Vordenker einer Vereinigung in Thüringen war der Sozialdemokrat und ehemalige Buchenwald-Häftling Hermann Brill. Ab Anfang Juni 1945 war er der erste Regierungspräsident des neuen Landes Thüringen. Nur zwei Wochen nach dem Einzug der sowjetischen Besatzungsmacht wurde er aber auf Betreiben Walter Ulbrichts als Regierungspräsident abgesetzt. Ulbricht beglich damit eine offene Rechnung aus dem Jahr 1923, als Brill einen bolschewistischen Putschversuch der KPD in Thüringen verhindert hatte.
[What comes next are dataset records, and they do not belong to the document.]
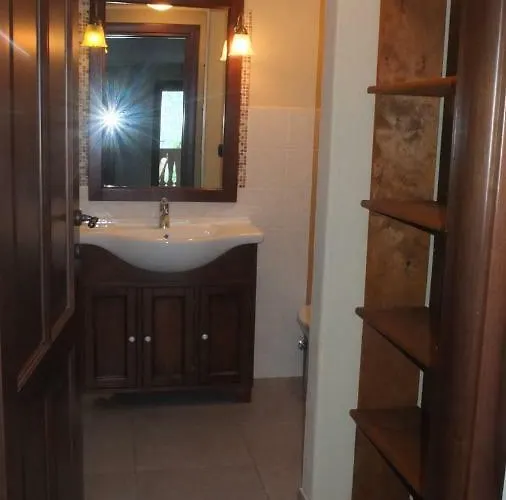 Maison De La Place Appartamento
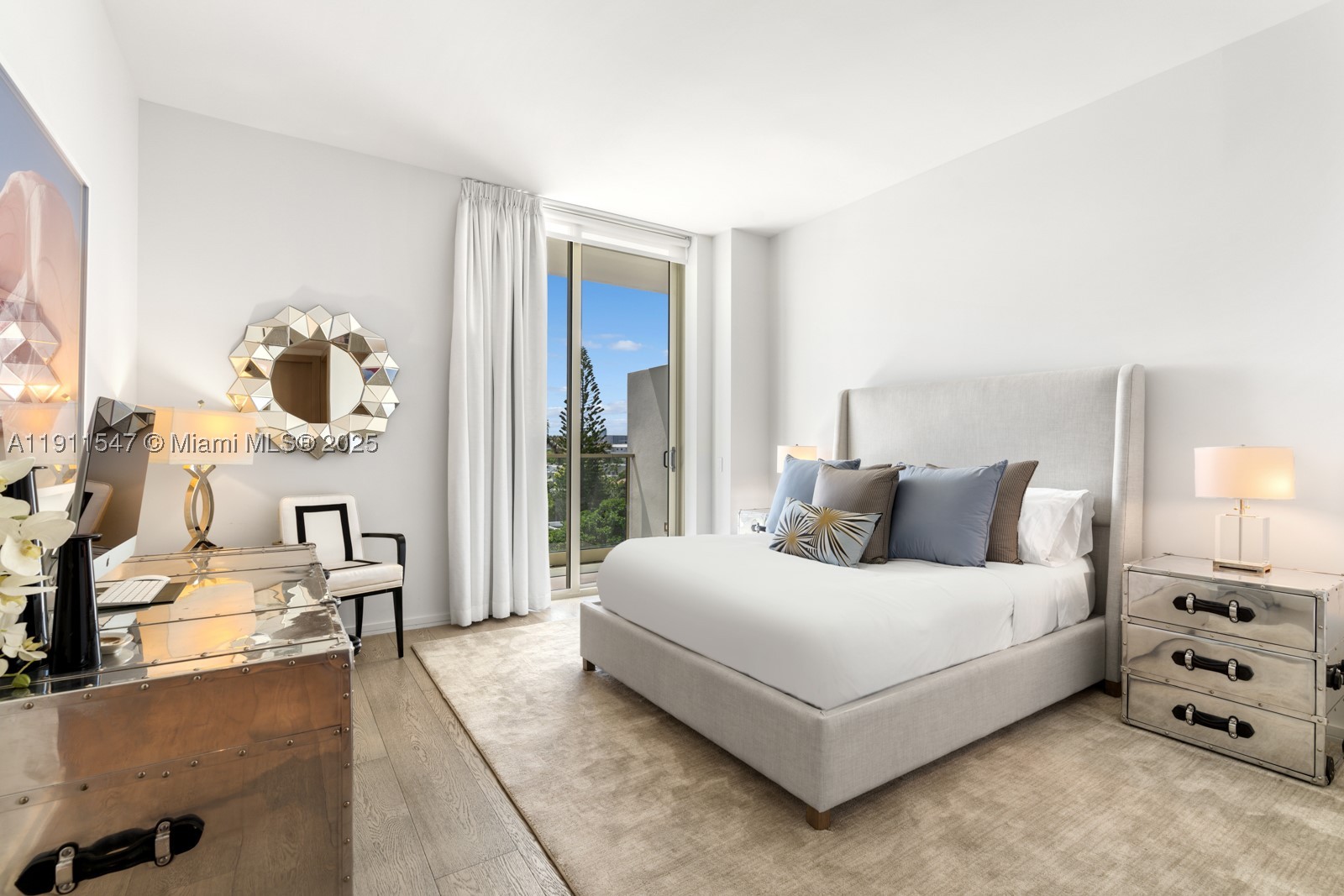 300 Collins Ave Ph3 Property Photo 30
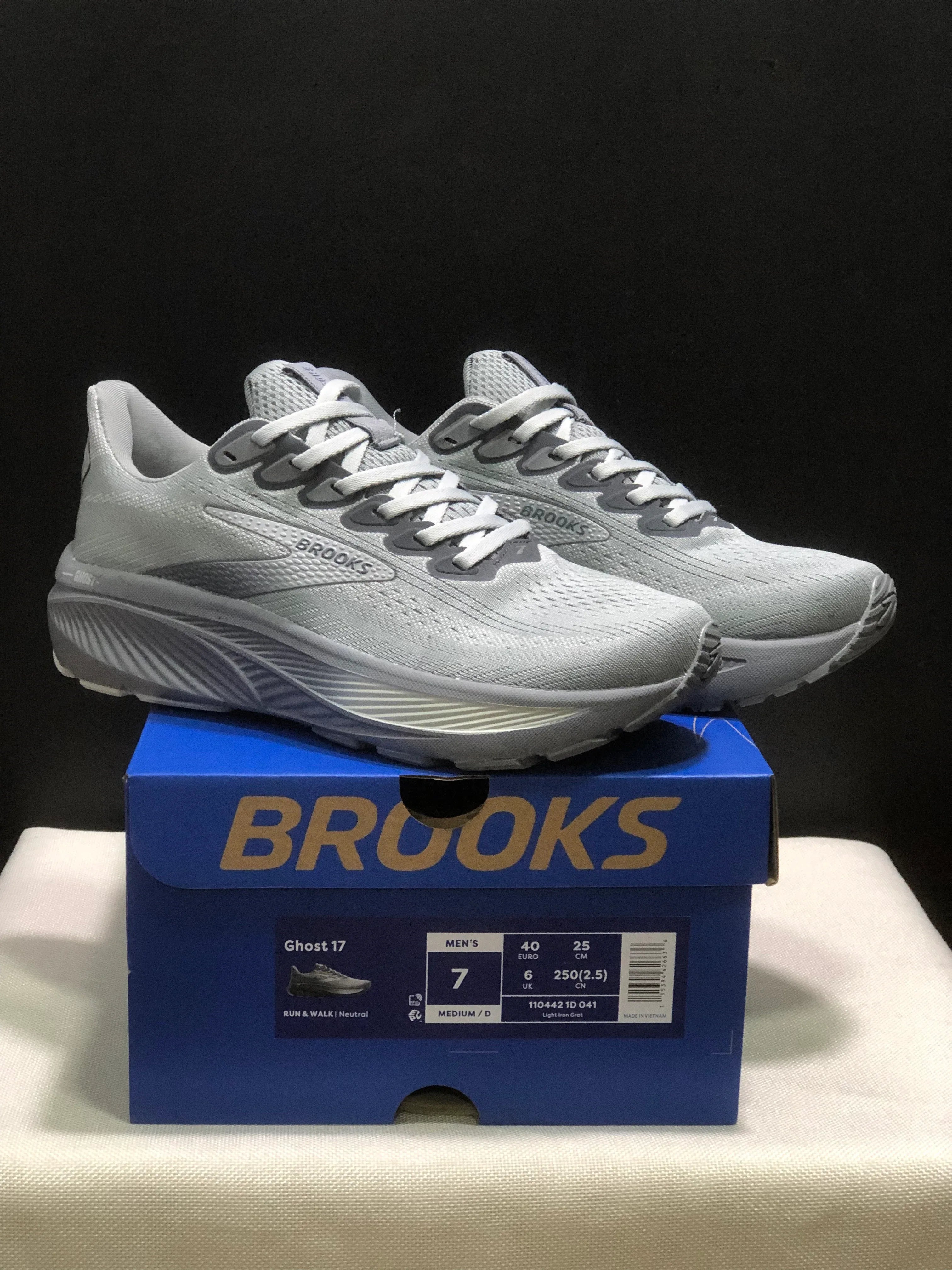BROOKS Ghost 17 Racing Shoes - SenopekooCLO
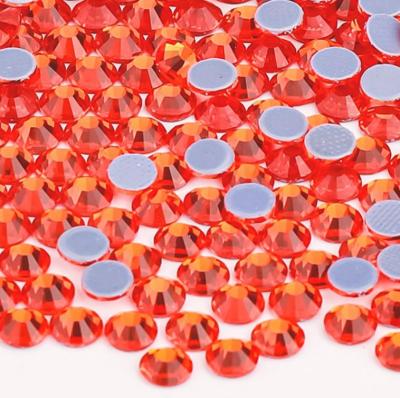 China Hot Wholesale Crystal Stone Iron On Rhinestone Applique Flat Back Flatback Glass Fix Rhinestone For Clothes for sale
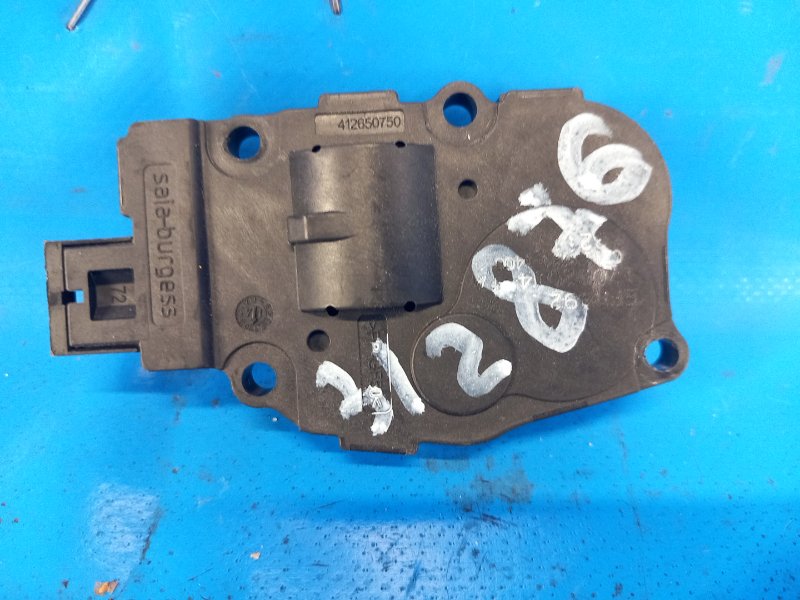 Моторчик заслонки печки MINI COOPER (F56) 14-18 2014 F56 B38M 1.5T 412650750 Б/У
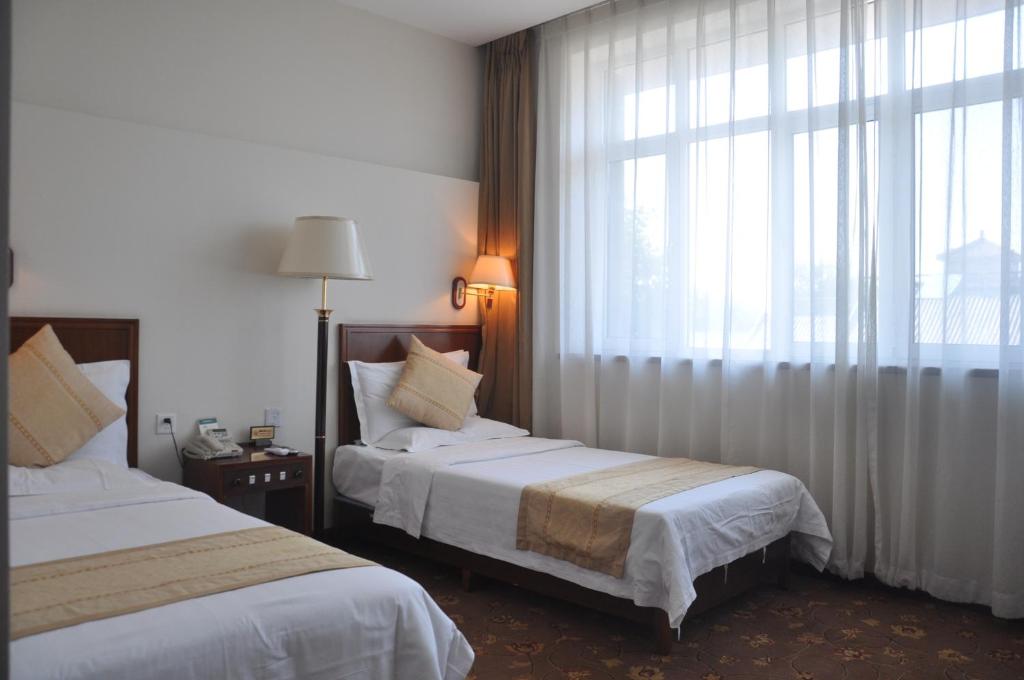 Postel nebo postele na pokoji v ubytování King Parkview Hotel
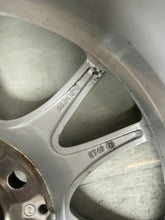 Laden Sie das Bild in den Galerie-Viewer, 1x Alufelge 16 Zoll 6.5" 5x112 49ET Glanz Silber A2464011302 Mercedes-Benz W246 FEL4243048786pn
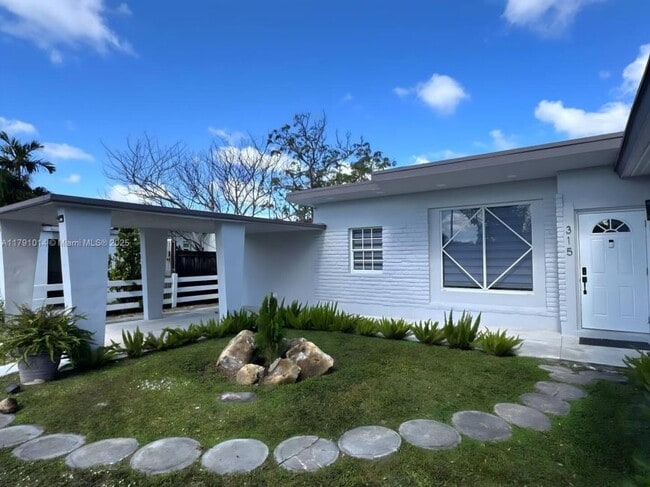 Building Photo - 3 bedroom in Miami FL 33150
Brills Vorstellungen über den Neubeginn einer eigenständigen deutschen Arbeiterbewegung kollidierten mit denen der sowjetischen Besatzungsmacht.

Zu den Landtagswahlen im Oktober 1946 erhielt die SED trotz erheblicher Bevorteilung durch die Besatzungsmacht nur rund 49 Prozent der Stimmen. Aber in allen größeren Städten siegten die Liberalen (Erfurt 43 Prozent, Weimar 46 Prozent), die einen Landesdurchschnitt von 25 Prozent erreichten. Es war eine Schlappe für die sowjetischen Besatzer und die von ihnen unterstützte SED – folgerichtig waren es die letzten halbwegs demokratischen Wahlen in der DDR bis 1990.